Blogging helps expand community and can be a particularly powerful tool for diverse and minority populations. As I say in my dissertation, educators must look:
at the opportunities for instructional technology to not only enhance the linguistic power of individual students, but we need to also assess how that power can be used in constructive ways to strengthen local and global communities (Cummins). Literacy defines a person’s ability to communicate and creatively produce and use information (Jones-Kavalier and Flannigan, 2006) and is therefore required for full and active democratic participation.
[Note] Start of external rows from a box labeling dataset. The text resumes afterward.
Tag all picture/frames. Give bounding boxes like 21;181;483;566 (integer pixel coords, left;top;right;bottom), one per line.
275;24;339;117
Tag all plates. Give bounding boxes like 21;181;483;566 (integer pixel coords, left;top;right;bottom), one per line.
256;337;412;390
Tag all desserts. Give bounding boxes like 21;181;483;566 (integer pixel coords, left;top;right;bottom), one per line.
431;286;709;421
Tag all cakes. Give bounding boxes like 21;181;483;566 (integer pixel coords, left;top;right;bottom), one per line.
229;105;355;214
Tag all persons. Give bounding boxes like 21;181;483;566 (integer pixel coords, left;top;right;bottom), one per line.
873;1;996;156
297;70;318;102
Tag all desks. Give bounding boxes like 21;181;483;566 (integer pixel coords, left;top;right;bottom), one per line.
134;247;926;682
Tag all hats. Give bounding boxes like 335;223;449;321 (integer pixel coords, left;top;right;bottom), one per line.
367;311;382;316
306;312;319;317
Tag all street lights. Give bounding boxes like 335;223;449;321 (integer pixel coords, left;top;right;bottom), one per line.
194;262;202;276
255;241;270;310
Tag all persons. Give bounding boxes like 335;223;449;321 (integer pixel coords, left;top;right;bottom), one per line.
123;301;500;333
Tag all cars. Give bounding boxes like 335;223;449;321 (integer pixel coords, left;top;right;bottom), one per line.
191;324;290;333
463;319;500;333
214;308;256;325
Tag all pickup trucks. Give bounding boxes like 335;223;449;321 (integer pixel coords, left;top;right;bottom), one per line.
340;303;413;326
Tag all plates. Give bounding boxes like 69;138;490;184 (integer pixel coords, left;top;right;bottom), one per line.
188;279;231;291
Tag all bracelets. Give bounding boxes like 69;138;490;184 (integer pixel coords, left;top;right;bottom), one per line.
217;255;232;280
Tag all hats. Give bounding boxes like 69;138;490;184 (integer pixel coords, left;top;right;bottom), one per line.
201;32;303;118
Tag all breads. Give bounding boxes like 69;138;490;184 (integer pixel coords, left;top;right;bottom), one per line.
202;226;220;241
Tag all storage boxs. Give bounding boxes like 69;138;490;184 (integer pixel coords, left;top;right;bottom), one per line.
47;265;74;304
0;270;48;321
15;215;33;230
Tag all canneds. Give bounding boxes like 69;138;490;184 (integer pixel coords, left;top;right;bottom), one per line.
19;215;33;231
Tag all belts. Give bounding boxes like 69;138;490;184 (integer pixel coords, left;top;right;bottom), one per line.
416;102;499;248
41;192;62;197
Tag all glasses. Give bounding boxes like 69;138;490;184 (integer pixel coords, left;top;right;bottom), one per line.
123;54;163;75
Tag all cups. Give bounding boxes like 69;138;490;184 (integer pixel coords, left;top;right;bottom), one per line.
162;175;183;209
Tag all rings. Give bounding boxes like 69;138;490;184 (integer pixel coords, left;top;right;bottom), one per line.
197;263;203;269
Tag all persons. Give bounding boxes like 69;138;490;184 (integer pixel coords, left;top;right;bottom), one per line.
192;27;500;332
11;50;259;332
Surprisingly, although it may seem counter-intuitive, less advantaged ethnic and linguistic minority students appear to be even more likely to own and/or use valuable instructional technology hardware (Lenhart and Fox, 2006; Madden and Rainie, 2005; Patten and Craig, 2007), though they may not use it for educational purposes or otherwise use it differently. Pew Reports indicate greater minority involvement in online blogging communities (Lenhart and Fox, 2006), and that minority students are more likely to own personal media players (Madden and Rainie, 2005). A poll by the American Speech-Language-Hearing Association (ASHA) cited in The Hispanic Outlook in Higher Education (Allen, 2007) reports additionally that Hispanic boys listen to portable media players longer and louder than any other demographic. The different use of technology by diverse groups may be because, as Troyka (1982) asserts, these students are more social and “more comfortable in an oral rather than a written mode” (p. 258).
I’ll post the citation information soon, and add links as they become available – but I want to get this up ASAP in honor of Black History Month.